Young Chinese don't seem to be taking much guidance from the official creed of "Socialist morality." The state's response to the tide of greed and lawlessness that has swept the country along with capitalism is enshrined in President Hu Jintao's "Eight Honors, Eight Disgraces," a set of platitudes such as "Be diligent; not indolent," or "Live plainly, struggle hard; do not wallow in luxuries or pleasures."

These dicta translate into the sort of rules that went into effect Feb. 1, obliging Chinese TV stations in prime time to screen only "ethically inspiring" series, in the words of Wang Weiping, an official with the government's broadcast watchdog, quoted by the official Xinhua news agency. Previous regulations have demanded that Chinese soap operas not depict extramarital affairs, and that reality TV shows promote "favorable morality."

While officialdom fiddles with such efforts to improve the nation's morals, a syphilis epidemic is raging throughout the country.

A study published last month found the disease had rocketed to 5.7 cases per 100,000 in 2005 after having been virtually eradicated 12 years earlier.

"Changing social practices such as people experimenting with sex at earlier ages and before marriage," along with "a cultural climate that favors reemergence of prostitution" are behind the epidemic says the study, written by Chinese and US public health experts.

The problem is compounded by the fact that it is hard to talk about in China, where sex is a taboo subject for most adults.

Mr. Zhang, who burst onto the international film scene with "Hero," puts the scandal surrounding his latest movie down to this reticence. "Only because traditionally sex is a forbidden area to Chinese people is this aspect of the movie under discussion a lot now," he told the daily Metro Express.

"But young people today know a lot, and I don't think they will concentrate on those breasts," he added.

Young people do indeed know "a lot more than their parents think they know" says Zhang Meimei, a sex-education expert at Beijing's Capital Normal University.

"And as China has adopted Western economic and social reforms, people have begun to try learning from Western attitudes to sex," she adds. "Our job is to find a balance between traditional Chinese repression and overly open Western attitudes, to give the new generation clear guidelines on how to make their choices."
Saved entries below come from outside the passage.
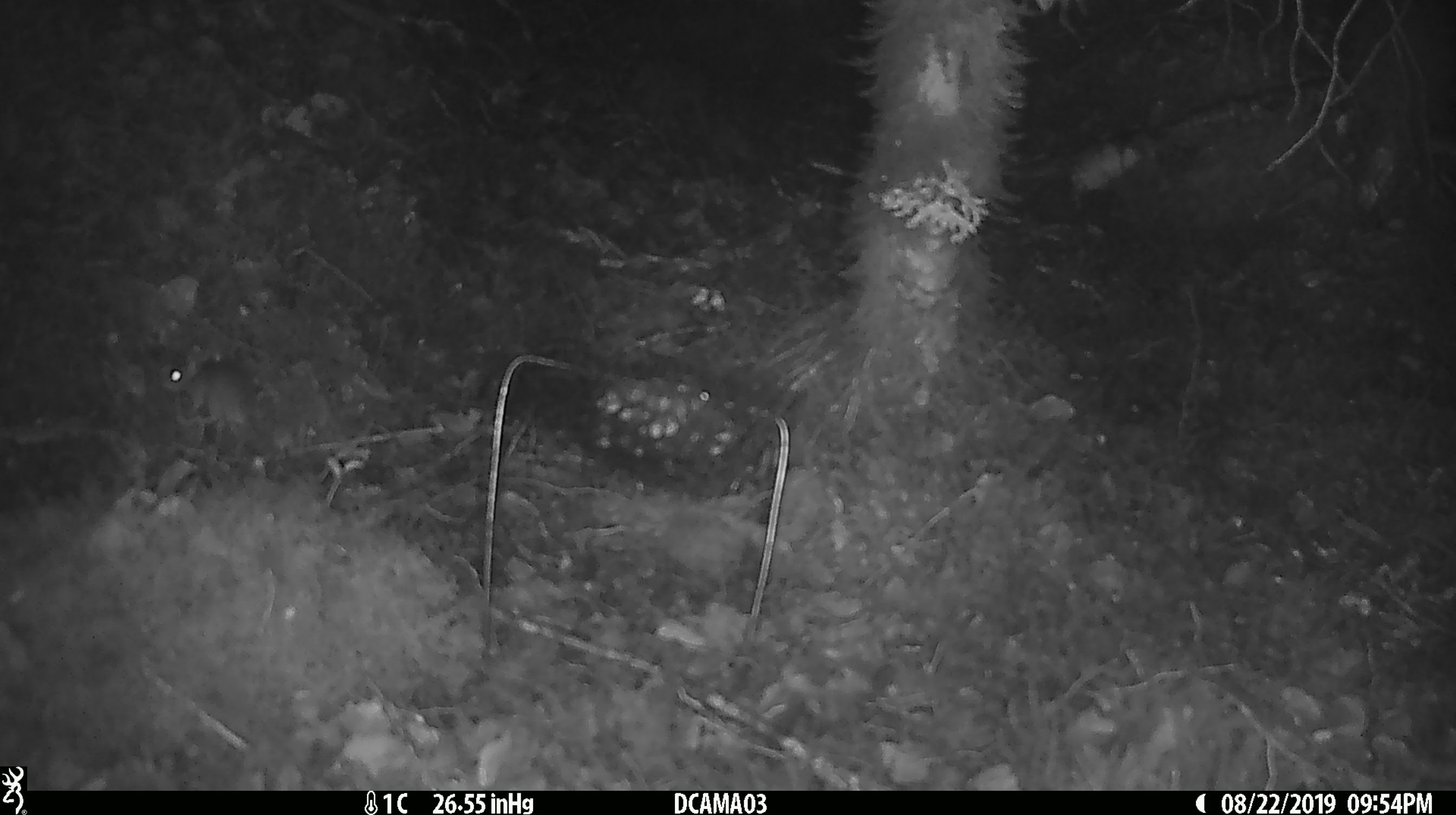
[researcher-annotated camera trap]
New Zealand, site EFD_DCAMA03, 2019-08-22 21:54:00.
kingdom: Animalia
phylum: Chordata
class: Mammalia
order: Rodentia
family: Muridae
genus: Mus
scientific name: Mus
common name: mouse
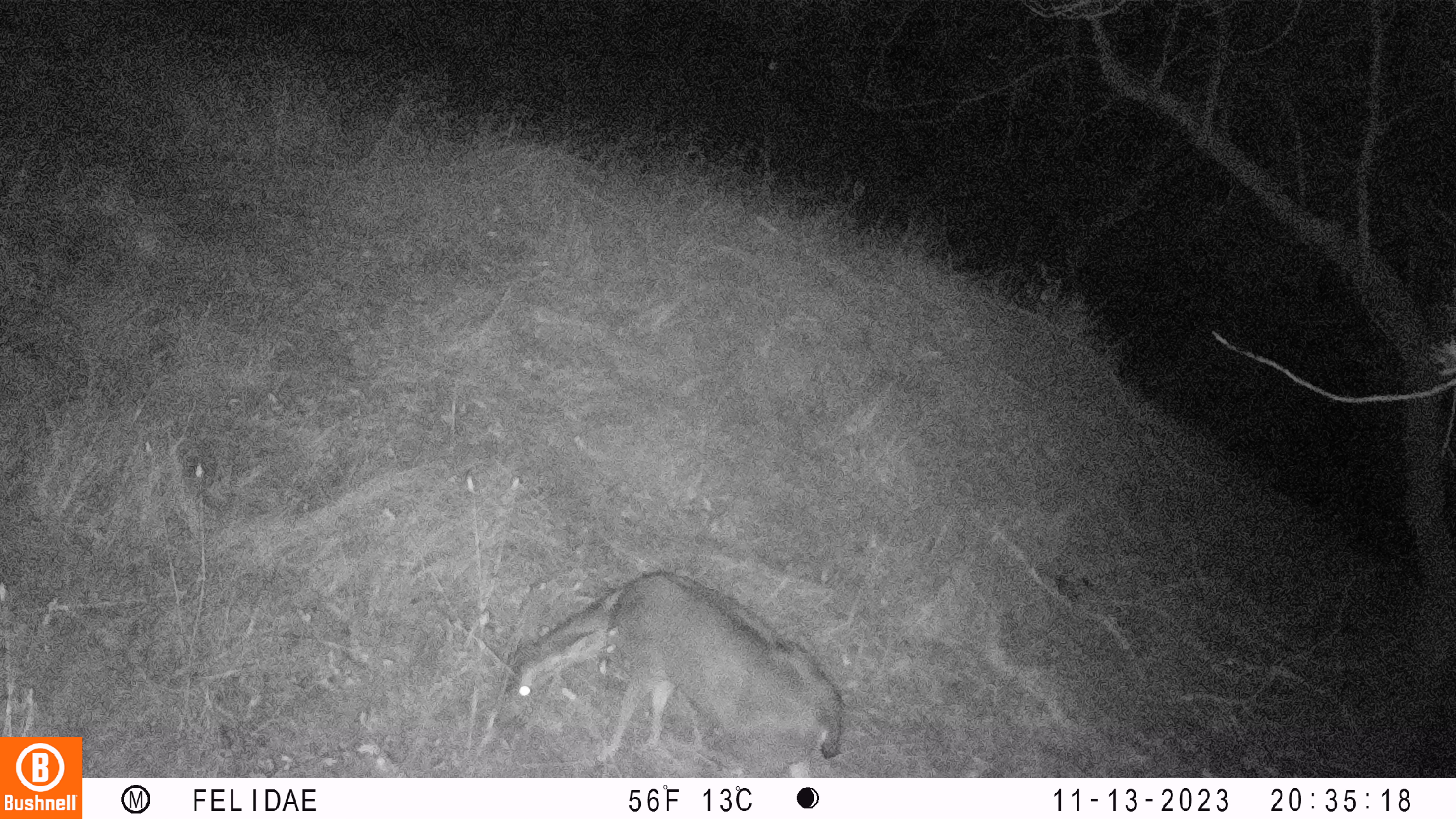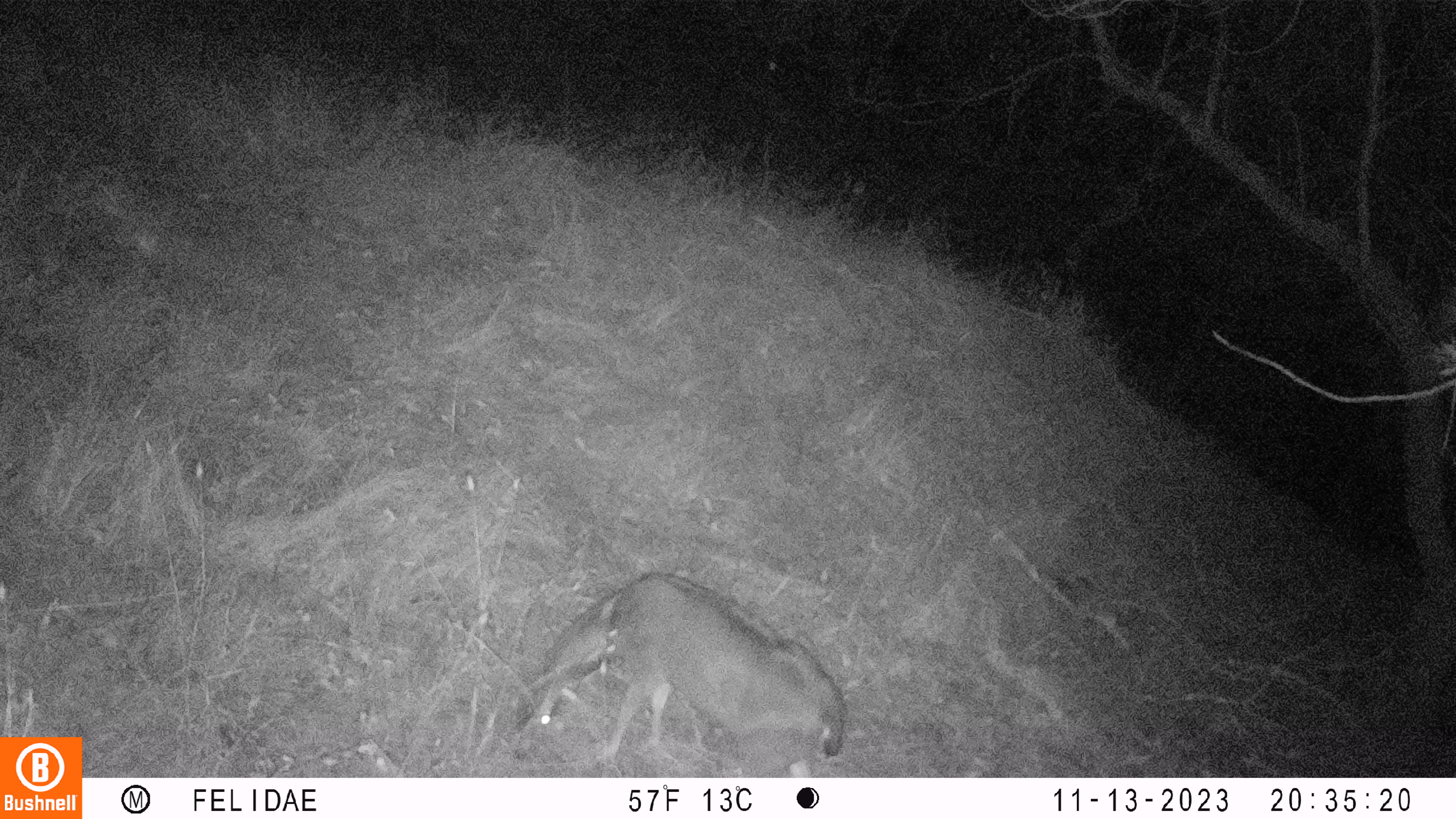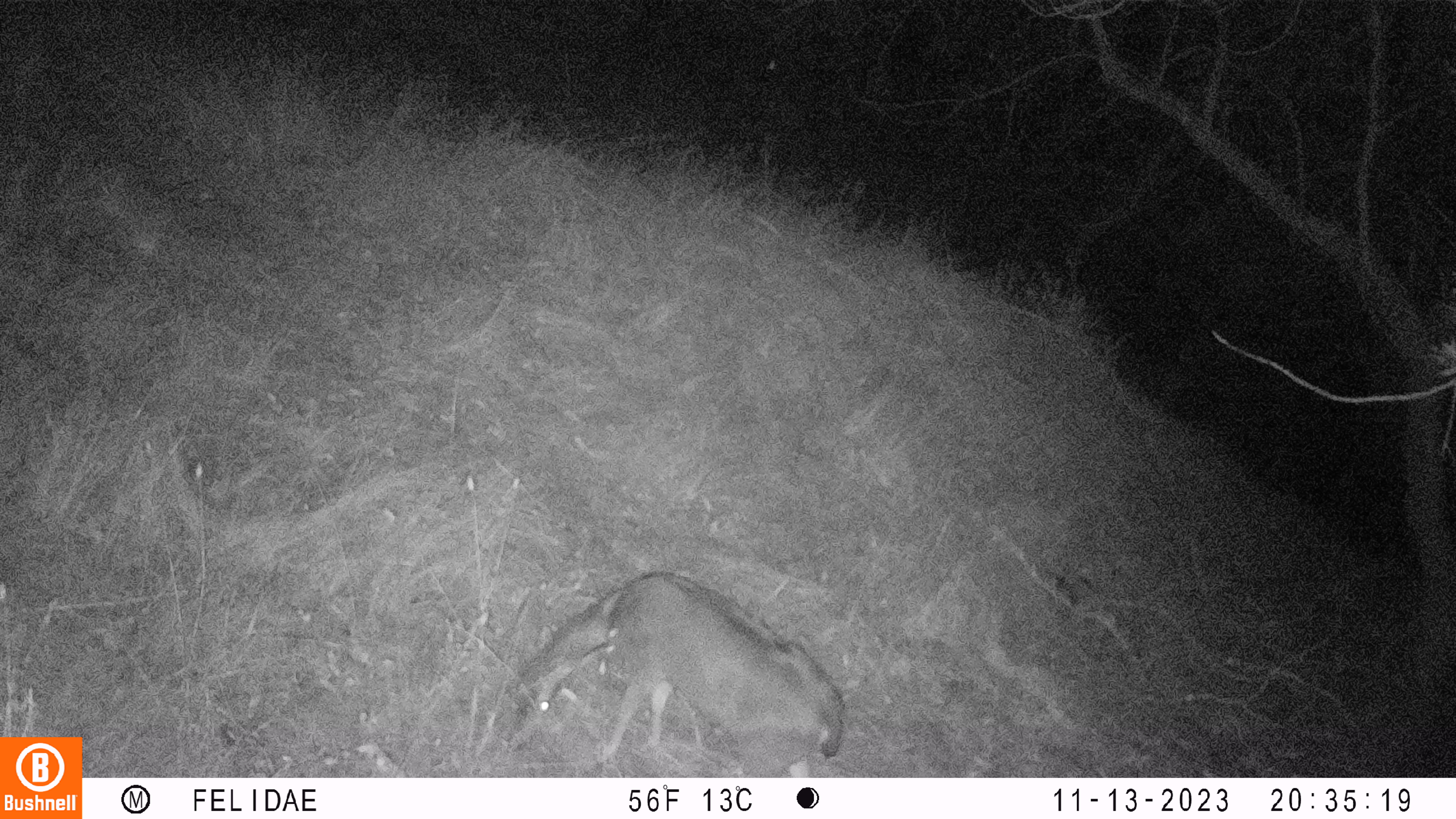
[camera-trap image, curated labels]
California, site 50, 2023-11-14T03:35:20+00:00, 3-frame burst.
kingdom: Animalia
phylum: Chordata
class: Mammalia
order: Artiodactyla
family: Cervidae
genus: Odocoileus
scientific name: Odocoileus hemionus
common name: mule deer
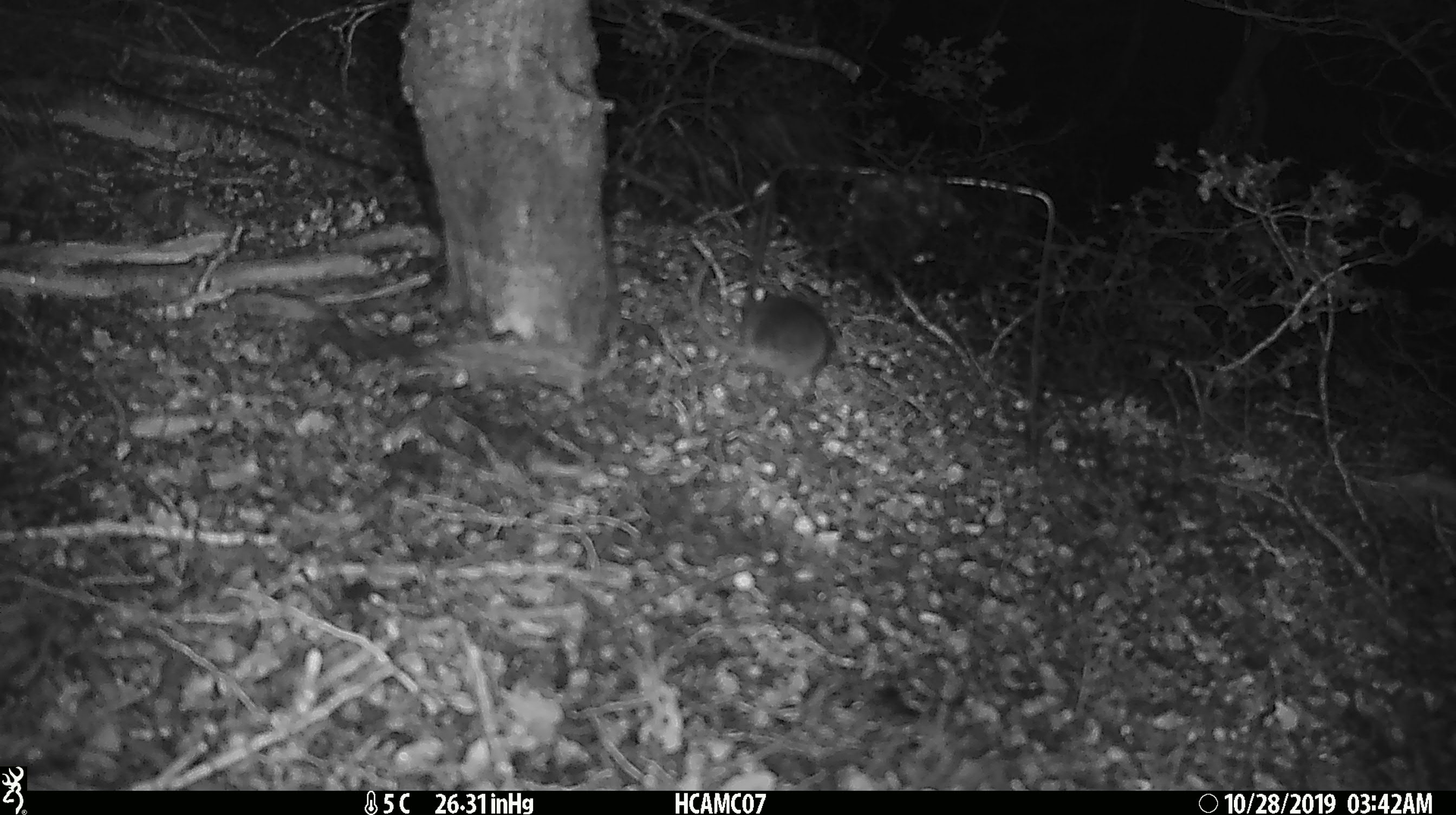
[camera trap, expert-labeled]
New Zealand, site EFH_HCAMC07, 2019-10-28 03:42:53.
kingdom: Animalia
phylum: Chordata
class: Mammalia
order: Rodentia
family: Muridae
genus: Mus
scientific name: Mus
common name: mouse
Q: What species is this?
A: Mouse (Mus).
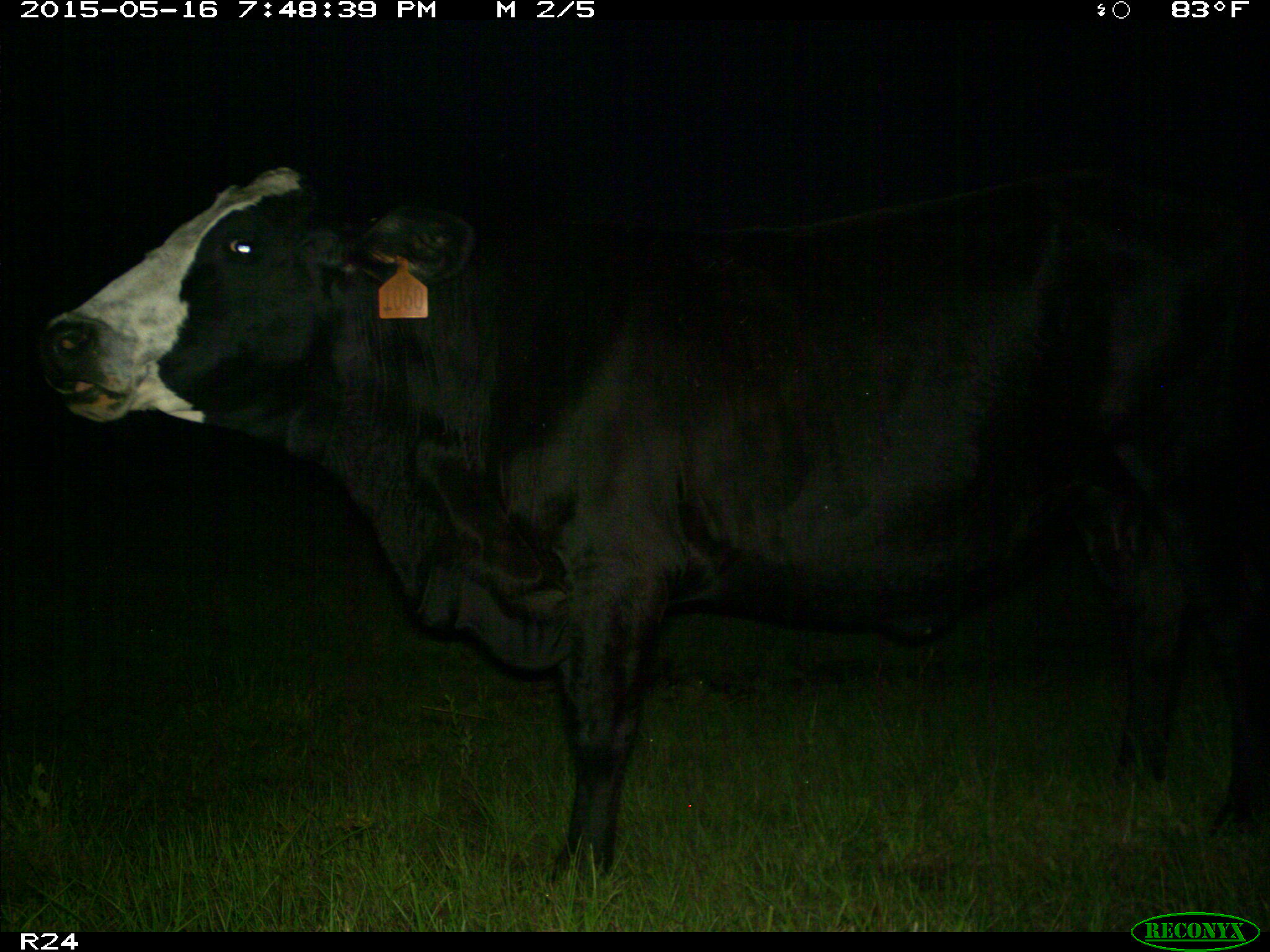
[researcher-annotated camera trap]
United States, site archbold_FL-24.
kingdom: Animalia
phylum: Chordata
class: Mammalia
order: Artiodactyla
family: Bovidae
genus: Bos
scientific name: Bos taurus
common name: domestic cow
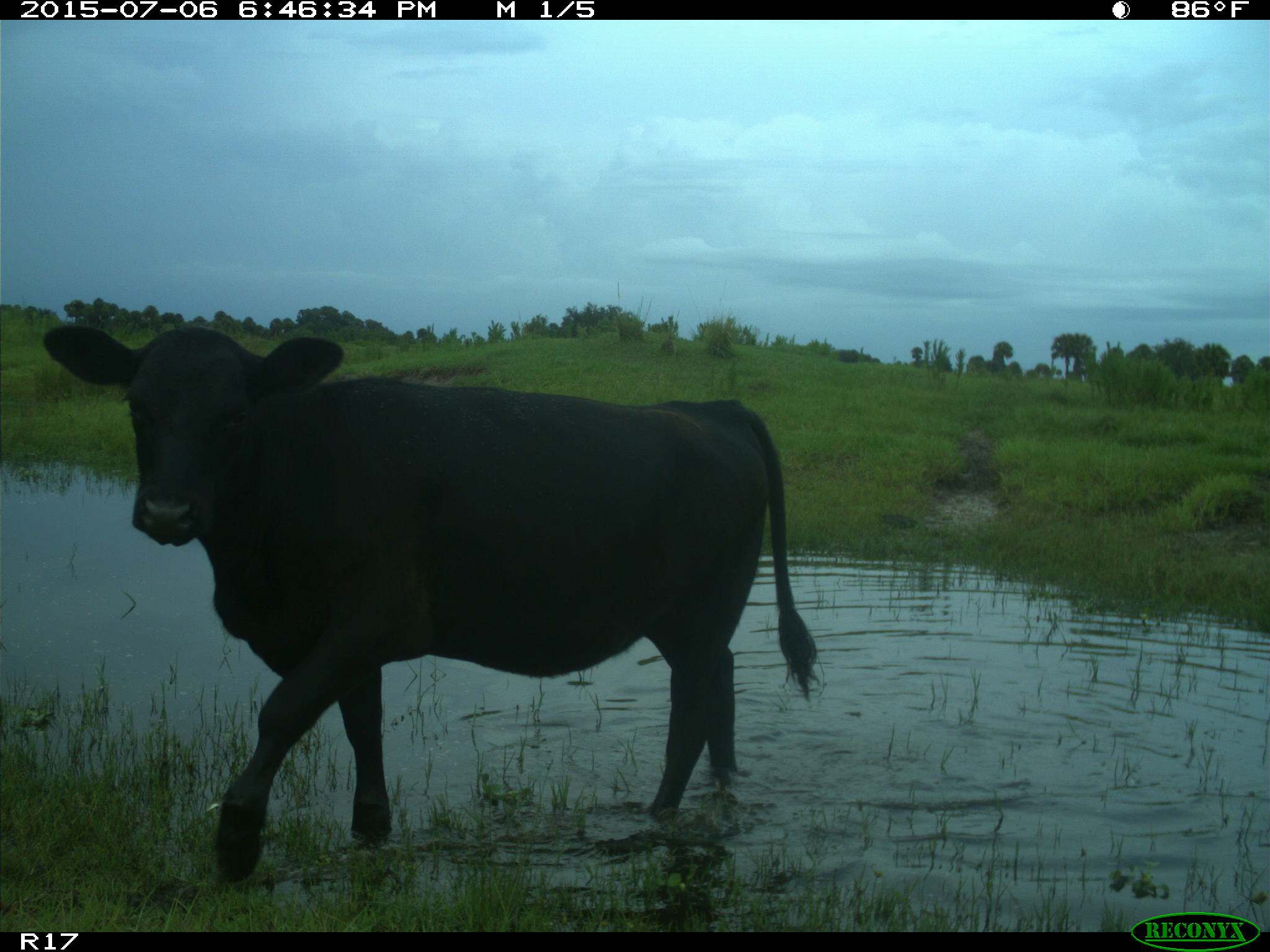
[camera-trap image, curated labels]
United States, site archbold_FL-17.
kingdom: Animalia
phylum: Chordata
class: Mammalia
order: Artiodactyla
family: Bovidae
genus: Bos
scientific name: Bos taurus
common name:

The main obstacles, says Dr. Zhang, "come from parents, who fear that knowledge about sex leads to practice, which would interfere with their childrens' studies."

Those fears are perhaps grounded. While "traditional Chinese attitudes to virginity are still very strong among parents, they are not so strong among kids anymore," Zhang says.

A lot more has changed over the past two decades, points out Jing. China's divorce rate has almost tripled since 1980; in a country where prostitution was virtually unknown 25 years ago some 4 million women prostitute themselves today, according to some estimates. Many of them are among the 1.18 million registered drug addicts – a fraction of the real number of addicts.

"All this adds up," says Jing. "You reflect on the figures and you know this society is experiencing a lot."

Official morality has not kept pace with those experiences. If the well-filled bodices in "Curse of the Golden Flower" seem daring to Chinese eyes it is because China has no film ratings system: everything shown is meant to be acceptable to youngsters.

"The time is not ripe for China to institute a ratings system," says Yin Hong, a film critic and deputy head of Tsinghua University's Journalism School.

Partly that is because of the difficulty of agreeing on where the lines should be drawn for different categories of film. But mainly it is because a ratings system would permit at least some films to use explicit language and nudity, and those are simply beyond the official pale.

The fuss surrounding Zhang Yimou's latest film does not surprise Zhang Meimei, the sex educator. "It's a typical example of traditional Chinese concepts bumping up against Western ideas of freedom," she says.

"But I don't think it will lead to anything negative," she adds. "At least people are talking about these questions publicly for once. That's better than silence."